HW11 (due Tuesday, April 30)
§ 4.5. Exercise 2.

Problem A. Suppose that $f(x)$ is continuous and one-to-one on the interval $[a,b]$. Show that $f(x)$ is either always increasing or always decreasing.

§ 3.5. Exercise 8.

Problem B. Show how to write each of the sets as a union of countably many closed sets. Also, decide whether each set is meager or non-meager.

• $(0,1)$
• $[0,1)$
• $\mathbb{Z}$
• $\mathbb{Q}$
• $\mathbb{R}\smallsetminus\mathbb{Z}$

HW10 (due Tuesday, April 23)
§4.3. Exercises 1 and 7.

Problem A. Decide for which points $c$ each of the following functions is continuous at $c$.

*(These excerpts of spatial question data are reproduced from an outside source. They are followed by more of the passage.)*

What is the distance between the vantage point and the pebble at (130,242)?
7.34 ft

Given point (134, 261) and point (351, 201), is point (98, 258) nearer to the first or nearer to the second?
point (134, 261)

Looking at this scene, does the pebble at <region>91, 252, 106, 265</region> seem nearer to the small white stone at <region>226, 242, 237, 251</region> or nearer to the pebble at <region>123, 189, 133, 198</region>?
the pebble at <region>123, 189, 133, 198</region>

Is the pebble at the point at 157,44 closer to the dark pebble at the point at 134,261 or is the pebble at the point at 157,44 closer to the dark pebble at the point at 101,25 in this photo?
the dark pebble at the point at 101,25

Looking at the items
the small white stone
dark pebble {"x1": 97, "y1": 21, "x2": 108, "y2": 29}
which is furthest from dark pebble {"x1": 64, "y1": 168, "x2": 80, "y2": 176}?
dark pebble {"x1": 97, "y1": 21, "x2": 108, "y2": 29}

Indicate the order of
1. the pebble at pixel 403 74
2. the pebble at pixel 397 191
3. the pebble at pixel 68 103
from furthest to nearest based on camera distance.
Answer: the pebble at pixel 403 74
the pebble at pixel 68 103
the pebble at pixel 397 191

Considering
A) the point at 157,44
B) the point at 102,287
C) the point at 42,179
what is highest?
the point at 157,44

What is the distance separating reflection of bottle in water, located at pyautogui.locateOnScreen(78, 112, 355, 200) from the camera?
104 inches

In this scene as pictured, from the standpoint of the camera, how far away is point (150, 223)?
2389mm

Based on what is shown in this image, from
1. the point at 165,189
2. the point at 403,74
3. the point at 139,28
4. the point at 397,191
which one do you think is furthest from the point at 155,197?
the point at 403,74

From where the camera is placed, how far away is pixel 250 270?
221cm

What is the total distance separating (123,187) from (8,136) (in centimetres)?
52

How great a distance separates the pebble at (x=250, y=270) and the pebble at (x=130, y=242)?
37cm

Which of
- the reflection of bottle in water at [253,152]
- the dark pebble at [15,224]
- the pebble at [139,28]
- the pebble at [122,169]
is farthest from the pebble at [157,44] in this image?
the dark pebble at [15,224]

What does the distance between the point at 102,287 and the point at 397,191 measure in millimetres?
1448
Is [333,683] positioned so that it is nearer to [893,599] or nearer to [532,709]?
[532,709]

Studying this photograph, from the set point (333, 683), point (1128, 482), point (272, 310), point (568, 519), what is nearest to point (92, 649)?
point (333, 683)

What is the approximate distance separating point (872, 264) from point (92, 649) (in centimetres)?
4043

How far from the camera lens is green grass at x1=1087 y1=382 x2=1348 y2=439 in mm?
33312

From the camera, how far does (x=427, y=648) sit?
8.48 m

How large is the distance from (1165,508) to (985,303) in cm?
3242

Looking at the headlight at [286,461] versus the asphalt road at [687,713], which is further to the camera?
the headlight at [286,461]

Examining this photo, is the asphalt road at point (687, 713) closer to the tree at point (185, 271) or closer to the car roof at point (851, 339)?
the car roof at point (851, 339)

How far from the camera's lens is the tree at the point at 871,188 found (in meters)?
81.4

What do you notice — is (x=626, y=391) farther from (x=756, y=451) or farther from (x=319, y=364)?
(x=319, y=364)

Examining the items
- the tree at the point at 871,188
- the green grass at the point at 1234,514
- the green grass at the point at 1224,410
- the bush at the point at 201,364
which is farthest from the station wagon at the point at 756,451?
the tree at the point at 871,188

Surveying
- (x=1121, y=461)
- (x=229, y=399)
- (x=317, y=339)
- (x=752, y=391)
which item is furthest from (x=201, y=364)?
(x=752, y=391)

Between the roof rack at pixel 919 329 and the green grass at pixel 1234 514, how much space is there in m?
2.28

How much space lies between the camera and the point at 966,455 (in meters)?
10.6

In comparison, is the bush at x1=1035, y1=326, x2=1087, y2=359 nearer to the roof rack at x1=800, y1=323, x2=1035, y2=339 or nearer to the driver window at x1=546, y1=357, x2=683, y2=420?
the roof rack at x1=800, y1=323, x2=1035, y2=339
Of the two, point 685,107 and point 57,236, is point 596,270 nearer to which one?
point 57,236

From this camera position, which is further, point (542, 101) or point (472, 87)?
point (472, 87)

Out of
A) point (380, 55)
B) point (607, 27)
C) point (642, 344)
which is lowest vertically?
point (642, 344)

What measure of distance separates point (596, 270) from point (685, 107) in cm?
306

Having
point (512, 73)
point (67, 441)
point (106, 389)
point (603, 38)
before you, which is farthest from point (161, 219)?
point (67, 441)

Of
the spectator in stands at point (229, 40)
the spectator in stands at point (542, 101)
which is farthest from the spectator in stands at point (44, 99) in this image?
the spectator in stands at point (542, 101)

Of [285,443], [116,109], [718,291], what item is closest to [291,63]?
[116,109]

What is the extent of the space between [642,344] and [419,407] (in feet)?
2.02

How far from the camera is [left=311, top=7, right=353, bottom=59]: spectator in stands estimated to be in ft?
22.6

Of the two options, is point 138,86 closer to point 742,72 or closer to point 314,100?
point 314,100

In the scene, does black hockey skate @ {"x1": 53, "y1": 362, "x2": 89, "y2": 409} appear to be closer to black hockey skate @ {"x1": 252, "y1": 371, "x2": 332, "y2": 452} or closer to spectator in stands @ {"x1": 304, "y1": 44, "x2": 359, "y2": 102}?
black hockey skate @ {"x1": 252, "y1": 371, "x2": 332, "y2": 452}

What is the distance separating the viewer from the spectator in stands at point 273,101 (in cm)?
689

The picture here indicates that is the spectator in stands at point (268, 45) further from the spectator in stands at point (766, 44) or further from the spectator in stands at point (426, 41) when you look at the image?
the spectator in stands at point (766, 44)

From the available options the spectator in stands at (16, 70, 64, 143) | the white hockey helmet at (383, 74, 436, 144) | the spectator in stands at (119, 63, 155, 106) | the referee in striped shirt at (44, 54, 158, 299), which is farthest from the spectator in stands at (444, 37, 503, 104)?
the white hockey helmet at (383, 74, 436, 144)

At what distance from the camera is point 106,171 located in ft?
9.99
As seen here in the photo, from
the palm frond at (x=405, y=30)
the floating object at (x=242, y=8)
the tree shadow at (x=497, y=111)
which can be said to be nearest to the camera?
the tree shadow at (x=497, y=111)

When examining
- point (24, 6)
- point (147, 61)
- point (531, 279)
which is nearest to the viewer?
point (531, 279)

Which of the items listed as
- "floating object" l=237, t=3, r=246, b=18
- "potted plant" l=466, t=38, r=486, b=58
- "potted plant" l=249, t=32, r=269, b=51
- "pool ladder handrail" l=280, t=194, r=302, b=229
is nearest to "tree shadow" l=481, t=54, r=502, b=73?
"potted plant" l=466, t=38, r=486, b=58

• $f(x)=\frac{x^2+2x+3}{x^2+1}$
• $f(x)=\frac{x^2+x+3}{x^2-1}$

Problem B. Give an example of a discontinuous function $f$ such that $|f|$ is continuous. Give an example of discontinuous functions $f$ and $g$ such that $f+g$ is continuous.

§4.4. Exercises 4 and 6.

Problem C. Suppose that $f$ is continuous on $[0,1]$, and that for every $n$ there exists $x\in[0,1]$ such that $|f(x)|\leq\frac1n$. Show that there exists $x\in[0,1]$ such that $f(x)=0$.

Problem D. Prove that $\sqrt{x}$ is uniformly continuous on $[1,\infty)$. Using the fact that $[0,1]$ is compact, show how to conclude that $\sqrt{x}$ is uniformly continuous on its domain $[0,\infty)$.

HW9 (due Tuesday, April 16)
§4.1. Read the section and write a short response, guided by the following questions. Before reading the section, how would you have described what it mean for a function to be continuous? How about now? In what ways was your old description good? In what ways was it inadequate? How do examples and counterexamples guide your thinking?

§4.2. Exercises 2 and 6.

Problem A. Determine a condition on $|x-4|$ that will ensure that $|\sqrt{x}-2|<\frac12$. Determine a condition on $|x-4|$ that will ensure that $|\sqrt{x}-2|<\frac{1}{100}$. Prove using Definition 4.2.1 that $\lim_{x\to 4}\sqrt{x}=2$.

Problem B. Prove that $\lim_{x\to2}\frac{1}{1-x}=-1$.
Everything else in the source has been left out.